В таком коллективе неясность личных путей не могла определять кризиса. Ведь личные пути всегда неясны. И что такое ясный личный путь? Это отрешение от коллектива, это концентрированное мещанство: такая ранняя, такая скучная забота о будущем куске хлеба, об этой самой хваленой квалификации. И какой квалификации? Столяра, сапожника, мельника. Нет, я крепко верю, что для мальчика в шестнадцать лет нашей советской жизни самой дорогой квалификацией является квалификация борца и человека.
А настоящий человек, тот, которого иногда предлагают писать с большой буквы, может родиться только в коллективе. Новый коллектив новейшей нашей истории не может быть создан за три-четыре года, это верно, мы, может быть, только слабо ощутили самые главные его черты. Но и главные черты этого нового коллектива, вот эти драгоценные особенности нового человека-коллективиста я не променяю ни на какие квалификации.
Нет, дело не в квалификации. Я ведь и в последние дни явно ощущаю напряженный пульс колонии, для меня нет сомнений в том, что колония несет в себе большую здоровую силу, в противном случае не встретили бы колонисты с таким безмятежным спокойствием смерть Чобота.
Я представил себе силу коллектива колонистов и вдруг понял, в чем дело: ну, конечно, как я мог так долго думать! Все дело в остановке. Не может быть допущена остановка в жизни коллектива.
Я обрадовался по-детски: какая прелесть! Какая чудесная, захватывающая диалектика! Свободный рабочий коллектив не способен стоять на месте. Всемирный закон всеобщего развития только теперь начинает показывать свои настоящие силы. Формы бытия свободного человеческого коллектива – движение вперед, форма смерти – остановка. Но так как мы еще не умерли, значит, у нас есть какое-то движение? Какое? Движение внутреннее? Вероятно, это антитезис: потенциальное напряжение коллективных сил. Черт возьми, здесь можно обнаружить целую кучу интереснейших законов, но мне некогда заниматься этим делом, мне пока что поручена не выработка законов, а колония имени Горького.
Да, мы почти два года стоим на месте: те же поля, те же цветники, та же столярная и тот же ежегодный круг.
Я поспешил в колонию, чтобы взглянуть в глаза колонистов и проверить мое великое открытие.
У крыльца белого дома стояли два извозчичьих экипажа, и Лапоть меня встретил сообщением:
– Приехала комиссия из Харькова.
«Вот и хорошо, – подумал я, – сейчас мы это дело решим».
В кабинете ожидали меня: Любовь Савельевна Джуринская, полная дама, в темно-малиновом, не первой чистоты платье, уже немолодая, но с живыми и пристальными глазами, и невзрачный человек, полурыжий, полурусый, не то с бородкой, не то без бородки; очки на нем очень перекосились, и он все поправлял их свободной от портфеля рукой.
Любовь Савельевна заставила себя приветливо улыбнуться, когда знакомила меня с остальными:
– А вот и товарищ Макаренко. Знакомьтесь: Варвара Викторовна Брегель, Сергей Васильевич Чайкин.

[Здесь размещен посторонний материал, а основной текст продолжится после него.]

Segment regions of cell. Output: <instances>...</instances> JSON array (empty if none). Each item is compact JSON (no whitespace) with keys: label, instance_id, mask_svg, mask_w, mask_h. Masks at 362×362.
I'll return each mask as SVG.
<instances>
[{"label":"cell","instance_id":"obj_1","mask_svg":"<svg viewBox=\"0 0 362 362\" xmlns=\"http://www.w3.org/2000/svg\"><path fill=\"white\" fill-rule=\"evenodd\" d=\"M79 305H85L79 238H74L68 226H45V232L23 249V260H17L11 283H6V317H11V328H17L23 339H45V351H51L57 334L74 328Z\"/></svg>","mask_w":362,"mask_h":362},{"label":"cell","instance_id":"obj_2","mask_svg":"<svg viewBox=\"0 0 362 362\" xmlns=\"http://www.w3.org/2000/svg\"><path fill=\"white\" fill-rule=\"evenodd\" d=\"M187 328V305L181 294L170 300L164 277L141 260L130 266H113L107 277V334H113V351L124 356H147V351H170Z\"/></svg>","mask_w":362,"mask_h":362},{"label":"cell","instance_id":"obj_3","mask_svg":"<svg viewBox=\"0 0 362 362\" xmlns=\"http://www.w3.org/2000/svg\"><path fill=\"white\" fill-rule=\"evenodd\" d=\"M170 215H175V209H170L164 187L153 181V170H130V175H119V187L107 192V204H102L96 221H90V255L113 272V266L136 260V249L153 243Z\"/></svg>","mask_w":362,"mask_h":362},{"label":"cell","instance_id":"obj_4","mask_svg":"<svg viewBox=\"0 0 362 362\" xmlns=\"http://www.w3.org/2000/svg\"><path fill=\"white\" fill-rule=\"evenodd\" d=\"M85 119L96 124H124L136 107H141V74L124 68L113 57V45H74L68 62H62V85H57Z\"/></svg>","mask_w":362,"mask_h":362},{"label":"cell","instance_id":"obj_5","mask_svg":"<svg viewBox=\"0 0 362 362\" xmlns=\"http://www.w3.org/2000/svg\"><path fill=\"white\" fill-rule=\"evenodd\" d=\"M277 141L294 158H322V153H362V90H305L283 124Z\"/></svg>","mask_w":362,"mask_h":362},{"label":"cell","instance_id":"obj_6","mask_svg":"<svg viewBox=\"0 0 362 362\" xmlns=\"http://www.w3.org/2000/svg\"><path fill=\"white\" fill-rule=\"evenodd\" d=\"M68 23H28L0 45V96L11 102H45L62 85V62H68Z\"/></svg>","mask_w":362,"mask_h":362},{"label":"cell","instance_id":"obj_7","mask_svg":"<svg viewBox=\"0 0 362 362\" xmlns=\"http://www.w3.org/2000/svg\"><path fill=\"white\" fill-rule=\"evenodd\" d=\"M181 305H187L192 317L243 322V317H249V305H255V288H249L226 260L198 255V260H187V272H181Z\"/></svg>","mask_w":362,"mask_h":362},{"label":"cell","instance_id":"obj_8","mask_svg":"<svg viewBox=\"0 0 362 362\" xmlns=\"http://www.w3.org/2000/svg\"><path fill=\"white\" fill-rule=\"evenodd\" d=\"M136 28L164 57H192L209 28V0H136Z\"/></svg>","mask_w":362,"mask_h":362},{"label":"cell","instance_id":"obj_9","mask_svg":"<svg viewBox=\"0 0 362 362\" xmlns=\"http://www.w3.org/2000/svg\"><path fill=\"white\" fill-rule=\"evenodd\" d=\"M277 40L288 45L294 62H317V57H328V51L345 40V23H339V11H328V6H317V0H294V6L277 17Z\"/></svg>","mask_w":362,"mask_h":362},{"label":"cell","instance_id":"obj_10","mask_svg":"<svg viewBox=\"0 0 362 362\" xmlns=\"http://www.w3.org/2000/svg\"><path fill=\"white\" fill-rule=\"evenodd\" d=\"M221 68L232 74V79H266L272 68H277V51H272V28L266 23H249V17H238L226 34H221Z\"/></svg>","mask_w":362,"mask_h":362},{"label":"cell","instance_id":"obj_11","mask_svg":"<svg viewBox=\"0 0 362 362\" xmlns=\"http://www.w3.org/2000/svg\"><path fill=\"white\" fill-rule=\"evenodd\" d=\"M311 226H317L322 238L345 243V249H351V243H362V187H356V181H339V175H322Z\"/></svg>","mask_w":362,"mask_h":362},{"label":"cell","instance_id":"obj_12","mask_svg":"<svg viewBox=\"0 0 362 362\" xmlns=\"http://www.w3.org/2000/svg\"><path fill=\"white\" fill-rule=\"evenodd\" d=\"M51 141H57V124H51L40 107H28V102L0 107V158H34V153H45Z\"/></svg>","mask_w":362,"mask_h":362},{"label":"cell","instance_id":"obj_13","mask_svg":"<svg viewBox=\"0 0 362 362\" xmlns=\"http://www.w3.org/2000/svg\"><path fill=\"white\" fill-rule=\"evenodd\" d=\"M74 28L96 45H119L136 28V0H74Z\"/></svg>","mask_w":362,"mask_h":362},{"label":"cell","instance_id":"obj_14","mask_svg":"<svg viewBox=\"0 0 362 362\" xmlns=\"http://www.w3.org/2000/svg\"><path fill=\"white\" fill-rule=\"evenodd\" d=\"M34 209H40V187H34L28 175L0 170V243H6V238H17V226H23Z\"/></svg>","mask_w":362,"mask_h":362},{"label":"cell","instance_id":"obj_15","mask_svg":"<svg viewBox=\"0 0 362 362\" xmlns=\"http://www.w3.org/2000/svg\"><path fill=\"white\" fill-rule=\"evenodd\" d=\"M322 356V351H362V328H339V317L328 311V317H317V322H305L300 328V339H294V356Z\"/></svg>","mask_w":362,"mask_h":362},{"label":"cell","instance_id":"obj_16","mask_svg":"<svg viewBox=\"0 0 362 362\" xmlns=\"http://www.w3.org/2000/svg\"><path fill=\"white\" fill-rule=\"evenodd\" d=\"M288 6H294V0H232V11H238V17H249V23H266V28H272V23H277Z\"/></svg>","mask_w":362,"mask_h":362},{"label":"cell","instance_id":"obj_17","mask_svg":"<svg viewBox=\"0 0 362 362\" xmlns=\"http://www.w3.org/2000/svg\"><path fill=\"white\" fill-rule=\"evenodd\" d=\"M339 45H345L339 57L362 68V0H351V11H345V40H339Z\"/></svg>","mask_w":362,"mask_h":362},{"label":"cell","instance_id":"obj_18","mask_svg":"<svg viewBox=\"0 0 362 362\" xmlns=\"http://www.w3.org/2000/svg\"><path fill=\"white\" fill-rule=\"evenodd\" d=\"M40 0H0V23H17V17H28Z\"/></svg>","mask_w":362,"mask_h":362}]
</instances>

Почему не принять в колонии Варвару Викторовну Брегель – мое высшее начальство, но с какой стати этот самый Чайкин? О нем я слышал – профессор педагогики. Не заведовал ли он каким-нибудь детским домом?
Брегель сказала:
– Мы к вам специально – проверить ваш метод.

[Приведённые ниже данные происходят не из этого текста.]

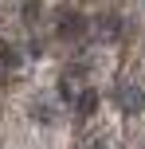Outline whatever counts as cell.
<instances>
[{
	"mask_svg": "<svg viewBox=\"0 0 145 149\" xmlns=\"http://www.w3.org/2000/svg\"><path fill=\"white\" fill-rule=\"evenodd\" d=\"M75 106H78V114H83V118H86V114H94V110H98V94H94V90H83Z\"/></svg>",
	"mask_w": 145,
	"mask_h": 149,
	"instance_id": "cell-3",
	"label": "cell"
},
{
	"mask_svg": "<svg viewBox=\"0 0 145 149\" xmlns=\"http://www.w3.org/2000/svg\"><path fill=\"white\" fill-rule=\"evenodd\" d=\"M59 24H63V36H75V31H83V24H86V20L63 8V12H59Z\"/></svg>",
	"mask_w": 145,
	"mask_h": 149,
	"instance_id": "cell-2",
	"label": "cell"
},
{
	"mask_svg": "<svg viewBox=\"0 0 145 149\" xmlns=\"http://www.w3.org/2000/svg\"><path fill=\"white\" fill-rule=\"evenodd\" d=\"M118 102H122V110H126V114H137L141 106H145V94H141V86H133V82H130V86L118 90Z\"/></svg>",
	"mask_w": 145,
	"mask_h": 149,
	"instance_id": "cell-1",
	"label": "cell"
},
{
	"mask_svg": "<svg viewBox=\"0 0 145 149\" xmlns=\"http://www.w3.org/2000/svg\"><path fill=\"white\" fill-rule=\"evenodd\" d=\"M35 118H47V122H51V118H55V110H51V106H35Z\"/></svg>",
	"mask_w": 145,
	"mask_h": 149,
	"instance_id": "cell-4",
	"label": "cell"
}]
</instances>
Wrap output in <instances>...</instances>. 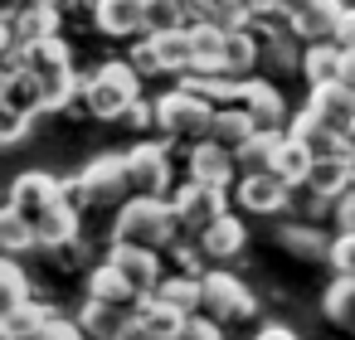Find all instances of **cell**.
Here are the masks:
<instances>
[{"mask_svg":"<svg viewBox=\"0 0 355 340\" xmlns=\"http://www.w3.org/2000/svg\"><path fill=\"white\" fill-rule=\"evenodd\" d=\"M175 238H185V229L171 209V195H132L127 204H117L112 243H141V248L171 253Z\"/></svg>","mask_w":355,"mask_h":340,"instance_id":"cell-1","label":"cell"},{"mask_svg":"<svg viewBox=\"0 0 355 340\" xmlns=\"http://www.w3.org/2000/svg\"><path fill=\"white\" fill-rule=\"evenodd\" d=\"M141 98V73L137 64L127 59H112V64H98L88 78H83V107L98 117V122H122L127 107Z\"/></svg>","mask_w":355,"mask_h":340,"instance_id":"cell-2","label":"cell"},{"mask_svg":"<svg viewBox=\"0 0 355 340\" xmlns=\"http://www.w3.org/2000/svg\"><path fill=\"white\" fill-rule=\"evenodd\" d=\"M214 112H219V102L195 88H171L156 98V127L166 132V141H190V146L205 141L214 127Z\"/></svg>","mask_w":355,"mask_h":340,"instance_id":"cell-3","label":"cell"},{"mask_svg":"<svg viewBox=\"0 0 355 340\" xmlns=\"http://www.w3.org/2000/svg\"><path fill=\"white\" fill-rule=\"evenodd\" d=\"M171 209H175L180 229L190 238H200L209 224H219L229 214V190L224 185H205V180H185L180 190H171Z\"/></svg>","mask_w":355,"mask_h":340,"instance_id":"cell-4","label":"cell"},{"mask_svg":"<svg viewBox=\"0 0 355 340\" xmlns=\"http://www.w3.org/2000/svg\"><path fill=\"white\" fill-rule=\"evenodd\" d=\"M200 311H209L214 321L234 325V321H253V316H258V296H253L229 267H209V272H205V306H200Z\"/></svg>","mask_w":355,"mask_h":340,"instance_id":"cell-5","label":"cell"},{"mask_svg":"<svg viewBox=\"0 0 355 340\" xmlns=\"http://www.w3.org/2000/svg\"><path fill=\"white\" fill-rule=\"evenodd\" d=\"M171 141H137L127 151V185L132 195H171Z\"/></svg>","mask_w":355,"mask_h":340,"instance_id":"cell-6","label":"cell"},{"mask_svg":"<svg viewBox=\"0 0 355 340\" xmlns=\"http://www.w3.org/2000/svg\"><path fill=\"white\" fill-rule=\"evenodd\" d=\"M78 175H83V185H88V195H93L98 209H117V204L132 199V185H127V151H122V156H117V151H103V156H93Z\"/></svg>","mask_w":355,"mask_h":340,"instance_id":"cell-7","label":"cell"},{"mask_svg":"<svg viewBox=\"0 0 355 340\" xmlns=\"http://www.w3.org/2000/svg\"><path fill=\"white\" fill-rule=\"evenodd\" d=\"M292 195H297V185H287L277 170H248L234 185V199L248 214H282V209H292Z\"/></svg>","mask_w":355,"mask_h":340,"instance_id":"cell-8","label":"cell"},{"mask_svg":"<svg viewBox=\"0 0 355 340\" xmlns=\"http://www.w3.org/2000/svg\"><path fill=\"white\" fill-rule=\"evenodd\" d=\"M107 258L117 262V272L127 277V287L137 292V301H141V296H151V292L166 282V262H161V253H156V248H141V243H112V248H107Z\"/></svg>","mask_w":355,"mask_h":340,"instance_id":"cell-9","label":"cell"},{"mask_svg":"<svg viewBox=\"0 0 355 340\" xmlns=\"http://www.w3.org/2000/svg\"><path fill=\"white\" fill-rule=\"evenodd\" d=\"M64 204V180H54V175H44V170H25L15 185H10V209L15 214H25L30 224H40L49 209H59Z\"/></svg>","mask_w":355,"mask_h":340,"instance_id":"cell-10","label":"cell"},{"mask_svg":"<svg viewBox=\"0 0 355 340\" xmlns=\"http://www.w3.org/2000/svg\"><path fill=\"white\" fill-rule=\"evenodd\" d=\"M185 170H190V180H205V185H234V170H239V151H229L224 141H214V136H205V141H195L190 151H185Z\"/></svg>","mask_w":355,"mask_h":340,"instance_id":"cell-11","label":"cell"},{"mask_svg":"<svg viewBox=\"0 0 355 340\" xmlns=\"http://www.w3.org/2000/svg\"><path fill=\"white\" fill-rule=\"evenodd\" d=\"M93 25L107 39H141L146 35V0H93Z\"/></svg>","mask_w":355,"mask_h":340,"instance_id":"cell-12","label":"cell"},{"mask_svg":"<svg viewBox=\"0 0 355 340\" xmlns=\"http://www.w3.org/2000/svg\"><path fill=\"white\" fill-rule=\"evenodd\" d=\"M132 321H137V301H98V296H88L78 306V325L88 330V340H117Z\"/></svg>","mask_w":355,"mask_h":340,"instance_id":"cell-13","label":"cell"},{"mask_svg":"<svg viewBox=\"0 0 355 340\" xmlns=\"http://www.w3.org/2000/svg\"><path fill=\"white\" fill-rule=\"evenodd\" d=\"M306 112L321 117V122L336 127V132H350V122H355V88H350L345 78H336V83H316V88L306 93Z\"/></svg>","mask_w":355,"mask_h":340,"instance_id":"cell-14","label":"cell"},{"mask_svg":"<svg viewBox=\"0 0 355 340\" xmlns=\"http://www.w3.org/2000/svg\"><path fill=\"white\" fill-rule=\"evenodd\" d=\"M151 39V54H156V69L161 73H185V69H195V35H190V25H180V30H161V35H146Z\"/></svg>","mask_w":355,"mask_h":340,"instance_id":"cell-15","label":"cell"},{"mask_svg":"<svg viewBox=\"0 0 355 340\" xmlns=\"http://www.w3.org/2000/svg\"><path fill=\"white\" fill-rule=\"evenodd\" d=\"M239 102L258 117V127H287V122H292V117H287V98H282V88H277L272 78H248Z\"/></svg>","mask_w":355,"mask_h":340,"instance_id":"cell-16","label":"cell"},{"mask_svg":"<svg viewBox=\"0 0 355 340\" xmlns=\"http://www.w3.org/2000/svg\"><path fill=\"white\" fill-rule=\"evenodd\" d=\"M287 132L316 156V161H326V156H340L345 151V132H336V127H326L321 117H311L306 107L302 112H292V122H287Z\"/></svg>","mask_w":355,"mask_h":340,"instance_id":"cell-17","label":"cell"},{"mask_svg":"<svg viewBox=\"0 0 355 340\" xmlns=\"http://www.w3.org/2000/svg\"><path fill=\"white\" fill-rule=\"evenodd\" d=\"M340 15H345V0H297V35L306 44L311 39H336Z\"/></svg>","mask_w":355,"mask_h":340,"instance_id":"cell-18","label":"cell"},{"mask_svg":"<svg viewBox=\"0 0 355 340\" xmlns=\"http://www.w3.org/2000/svg\"><path fill=\"white\" fill-rule=\"evenodd\" d=\"M137 321L151 330V340H180V330H185V321H190V311H180V306H171L166 296H141L137 301Z\"/></svg>","mask_w":355,"mask_h":340,"instance_id":"cell-19","label":"cell"},{"mask_svg":"<svg viewBox=\"0 0 355 340\" xmlns=\"http://www.w3.org/2000/svg\"><path fill=\"white\" fill-rule=\"evenodd\" d=\"M340 69H345V44H336V39H311V44H306V54H302V78H306L311 88H316V83H336Z\"/></svg>","mask_w":355,"mask_h":340,"instance_id":"cell-20","label":"cell"},{"mask_svg":"<svg viewBox=\"0 0 355 340\" xmlns=\"http://www.w3.org/2000/svg\"><path fill=\"white\" fill-rule=\"evenodd\" d=\"M277 243H282L287 253L306 258V262H326L336 238H331L326 229H316V224H306V219H302V224H282V229H277Z\"/></svg>","mask_w":355,"mask_h":340,"instance_id":"cell-21","label":"cell"},{"mask_svg":"<svg viewBox=\"0 0 355 340\" xmlns=\"http://www.w3.org/2000/svg\"><path fill=\"white\" fill-rule=\"evenodd\" d=\"M282 141H287V127H258V132L239 146V175H248V170H272Z\"/></svg>","mask_w":355,"mask_h":340,"instance_id":"cell-22","label":"cell"},{"mask_svg":"<svg viewBox=\"0 0 355 340\" xmlns=\"http://www.w3.org/2000/svg\"><path fill=\"white\" fill-rule=\"evenodd\" d=\"M253 132H258V117H253L243 102H219L214 127H209V136H214V141H224L229 151H239V146H243Z\"/></svg>","mask_w":355,"mask_h":340,"instance_id":"cell-23","label":"cell"},{"mask_svg":"<svg viewBox=\"0 0 355 340\" xmlns=\"http://www.w3.org/2000/svg\"><path fill=\"white\" fill-rule=\"evenodd\" d=\"M49 316H54V311L40 306L35 296H30V301H15V306H0V340H30V335H40V325H44Z\"/></svg>","mask_w":355,"mask_h":340,"instance_id":"cell-24","label":"cell"},{"mask_svg":"<svg viewBox=\"0 0 355 340\" xmlns=\"http://www.w3.org/2000/svg\"><path fill=\"white\" fill-rule=\"evenodd\" d=\"M200 243H205V253H209V262H229L243 243H248V229H243V219H234V214H224L219 224H209L205 233H200Z\"/></svg>","mask_w":355,"mask_h":340,"instance_id":"cell-25","label":"cell"},{"mask_svg":"<svg viewBox=\"0 0 355 340\" xmlns=\"http://www.w3.org/2000/svg\"><path fill=\"white\" fill-rule=\"evenodd\" d=\"M321 311L336 330H355V277H331V287L321 292Z\"/></svg>","mask_w":355,"mask_h":340,"instance_id":"cell-26","label":"cell"},{"mask_svg":"<svg viewBox=\"0 0 355 340\" xmlns=\"http://www.w3.org/2000/svg\"><path fill=\"white\" fill-rule=\"evenodd\" d=\"M10 6H15V15H20V39H25V44L59 35V20H64L59 6H25V0H10Z\"/></svg>","mask_w":355,"mask_h":340,"instance_id":"cell-27","label":"cell"},{"mask_svg":"<svg viewBox=\"0 0 355 340\" xmlns=\"http://www.w3.org/2000/svg\"><path fill=\"white\" fill-rule=\"evenodd\" d=\"M40 78L44 73H64V69H73V54H69V44L59 39V35H49V39H35V44H25V54H20Z\"/></svg>","mask_w":355,"mask_h":340,"instance_id":"cell-28","label":"cell"},{"mask_svg":"<svg viewBox=\"0 0 355 340\" xmlns=\"http://www.w3.org/2000/svg\"><path fill=\"white\" fill-rule=\"evenodd\" d=\"M88 296H98V301H137V292L127 287V277L117 272L112 258H103V262L88 267Z\"/></svg>","mask_w":355,"mask_h":340,"instance_id":"cell-29","label":"cell"},{"mask_svg":"<svg viewBox=\"0 0 355 340\" xmlns=\"http://www.w3.org/2000/svg\"><path fill=\"white\" fill-rule=\"evenodd\" d=\"M156 296H166L171 306H180V311H200L205 306V277H190V272H166V282L156 287Z\"/></svg>","mask_w":355,"mask_h":340,"instance_id":"cell-30","label":"cell"},{"mask_svg":"<svg viewBox=\"0 0 355 340\" xmlns=\"http://www.w3.org/2000/svg\"><path fill=\"white\" fill-rule=\"evenodd\" d=\"M311 161H316V156H311V151H306V146H302V141H297V136L287 132V141H282V151H277L272 170H277V175H282L287 185H302V180L311 175Z\"/></svg>","mask_w":355,"mask_h":340,"instance_id":"cell-31","label":"cell"},{"mask_svg":"<svg viewBox=\"0 0 355 340\" xmlns=\"http://www.w3.org/2000/svg\"><path fill=\"white\" fill-rule=\"evenodd\" d=\"M0 243H6V253H25V248H40V233L25 214H15L6 204V214H0Z\"/></svg>","mask_w":355,"mask_h":340,"instance_id":"cell-32","label":"cell"},{"mask_svg":"<svg viewBox=\"0 0 355 340\" xmlns=\"http://www.w3.org/2000/svg\"><path fill=\"white\" fill-rule=\"evenodd\" d=\"M0 287H6V301L0 306H15V301H30V277H25V267L15 262V253L0 262Z\"/></svg>","mask_w":355,"mask_h":340,"instance_id":"cell-33","label":"cell"},{"mask_svg":"<svg viewBox=\"0 0 355 340\" xmlns=\"http://www.w3.org/2000/svg\"><path fill=\"white\" fill-rule=\"evenodd\" d=\"M180 340H224V321H214L209 311H195L180 330Z\"/></svg>","mask_w":355,"mask_h":340,"instance_id":"cell-34","label":"cell"},{"mask_svg":"<svg viewBox=\"0 0 355 340\" xmlns=\"http://www.w3.org/2000/svg\"><path fill=\"white\" fill-rule=\"evenodd\" d=\"M30 340H88V330L78 321H69V316H49L40 325V335H30Z\"/></svg>","mask_w":355,"mask_h":340,"instance_id":"cell-35","label":"cell"},{"mask_svg":"<svg viewBox=\"0 0 355 340\" xmlns=\"http://www.w3.org/2000/svg\"><path fill=\"white\" fill-rule=\"evenodd\" d=\"M340 277H355V233H336V243H331V258H326Z\"/></svg>","mask_w":355,"mask_h":340,"instance_id":"cell-36","label":"cell"},{"mask_svg":"<svg viewBox=\"0 0 355 340\" xmlns=\"http://www.w3.org/2000/svg\"><path fill=\"white\" fill-rule=\"evenodd\" d=\"M132 132H146V127H156V102H146V98H137L132 107H127V117H122Z\"/></svg>","mask_w":355,"mask_h":340,"instance_id":"cell-37","label":"cell"},{"mask_svg":"<svg viewBox=\"0 0 355 340\" xmlns=\"http://www.w3.org/2000/svg\"><path fill=\"white\" fill-rule=\"evenodd\" d=\"M331 219H336L340 233H355V190H345V195L336 199V214H331Z\"/></svg>","mask_w":355,"mask_h":340,"instance_id":"cell-38","label":"cell"},{"mask_svg":"<svg viewBox=\"0 0 355 340\" xmlns=\"http://www.w3.org/2000/svg\"><path fill=\"white\" fill-rule=\"evenodd\" d=\"M30 122H35V117H6V112H0V141L15 146V141L30 132Z\"/></svg>","mask_w":355,"mask_h":340,"instance_id":"cell-39","label":"cell"},{"mask_svg":"<svg viewBox=\"0 0 355 340\" xmlns=\"http://www.w3.org/2000/svg\"><path fill=\"white\" fill-rule=\"evenodd\" d=\"M132 64H137V73H141V78H146V73H161V69H156V54H151V39H146V35L137 39V49H132Z\"/></svg>","mask_w":355,"mask_h":340,"instance_id":"cell-40","label":"cell"},{"mask_svg":"<svg viewBox=\"0 0 355 340\" xmlns=\"http://www.w3.org/2000/svg\"><path fill=\"white\" fill-rule=\"evenodd\" d=\"M336 44H345V49H355V10L345 6V15H340V30H336Z\"/></svg>","mask_w":355,"mask_h":340,"instance_id":"cell-41","label":"cell"},{"mask_svg":"<svg viewBox=\"0 0 355 340\" xmlns=\"http://www.w3.org/2000/svg\"><path fill=\"white\" fill-rule=\"evenodd\" d=\"M253 340H302V335H297L292 325H277V321H272V325H258Z\"/></svg>","mask_w":355,"mask_h":340,"instance_id":"cell-42","label":"cell"},{"mask_svg":"<svg viewBox=\"0 0 355 340\" xmlns=\"http://www.w3.org/2000/svg\"><path fill=\"white\" fill-rule=\"evenodd\" d=\"M340 78L355 88V49H345V69H340Z\"/></svg>","mask_w":355,"mask_h":340,"instance_id":"cell-43","label":"cell"},{"mask_svg":"<svg viewBox=\"0 0 355 340\" xmlns=\"http://www.w3.org/2000/svg\"><path fill=\"white\" fill-rule=\"evenodd\" d=\"M345 141H350V146H355V122H350V132H345Z\"/></svg>","mask_w":355,"mask_h":340,"instance_id":"cell-44","label":"cell"}]
</instances>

– Решительно протестую, – сказал я. – Нет никакого моего метода.
– А какой же у вас метод?
– Обыкновенный, советский.
Брегель зло улыбнулась.
– Может быть, и советский, но, во всяком случае, не обыкновенный. Надо все-таки проверить.
– Хорошо, как вы будете проверять?
– А вот поговорим с вами, потом с комсомолом, с ребятами, что-нибудь выясним.
– Есть что-нибудь выяснить, – сказал я по-горьковски.
– Да, между прочим, у вас так вот отвечают. Вы считаете это необходимым. Это, как во флоте, да?
– Да, во флоте тоже так.
– И вообще, у вас военизация?
– Нет, у нас нет военизации.
– А как же: командиры, отряды, приказания?
– Ну да, все это есть, так разве это военизация?
– Ну, все-таки.
Начиналась самая неприятная беседа, когда люди играют терминами в полной уверенности, что термины определяют реальность. Я поэтому сказал:
– В такой форме я беседовать не буду. Если угодно, я вам сделаю доклад, но предупреждаю, что он займет не меньше трех часов.
Брегель согласилась. Мы немедленно уселись в кабинете, заперлись, и я занялся мучительным делом: переводом на слова накопившихся у меня за пять лет впечатлений, соображений, сомнений и проб. Мне казалось, что я говорил красноречиво, находил точные выражения для очень тонких понятий, аналитическим ножом осторожно и смело вскрывал тайные до сих пор области, набрасывал перспективы будущего и затруднения завтрашнего дня. Во всяком случае, я был искренним до конца, не щадил никаких предрассудков и не боялся показать, что в некоторых местах «теория» казалась мне уже жалкой и чуждой.
Джуринская слушала меня с радостным, горящим лицом, Брегель была в маске, а о Чайкине мало я заботился.
Когда я окончил, Брегель постучала полными пальцами по столу и сказала таким тоном, в котором трудно было разобрать, говорит ли она искренно или издевается:
– Так. Скажу прямо: очень интересно, очень интересно. Правда, Сергей Васильевич?
Чайкин ерзнул на стуле и прохрипел:
– Интересно, конечно, как всякое высказывание в педагогике. Наша область такая, знаете, широкая, такая еще не разработанная, что всякая мысль интересна. Но для нас важно, в каком отношении все это стоит к принципам социального воспитания.
Я знал, что он разумел под принципами социального воспитания: это были его собственные измышления в написанной им брошюрке.
– Об этом мы потом поговорим, – сказала Брегель. – Я думаю, очень возможно – ваша система советская, но в таком случае все то, что мы там у себя думаем, никуда не годится. Вы понимаете, может быть, вы правы, а мы ошиблись?
Она смотрела на меня откровенно с насмешкой. Я ей ответил:
– Это не только возможно, а это и есть на самом деле. Вы там у себя очень многое путаете.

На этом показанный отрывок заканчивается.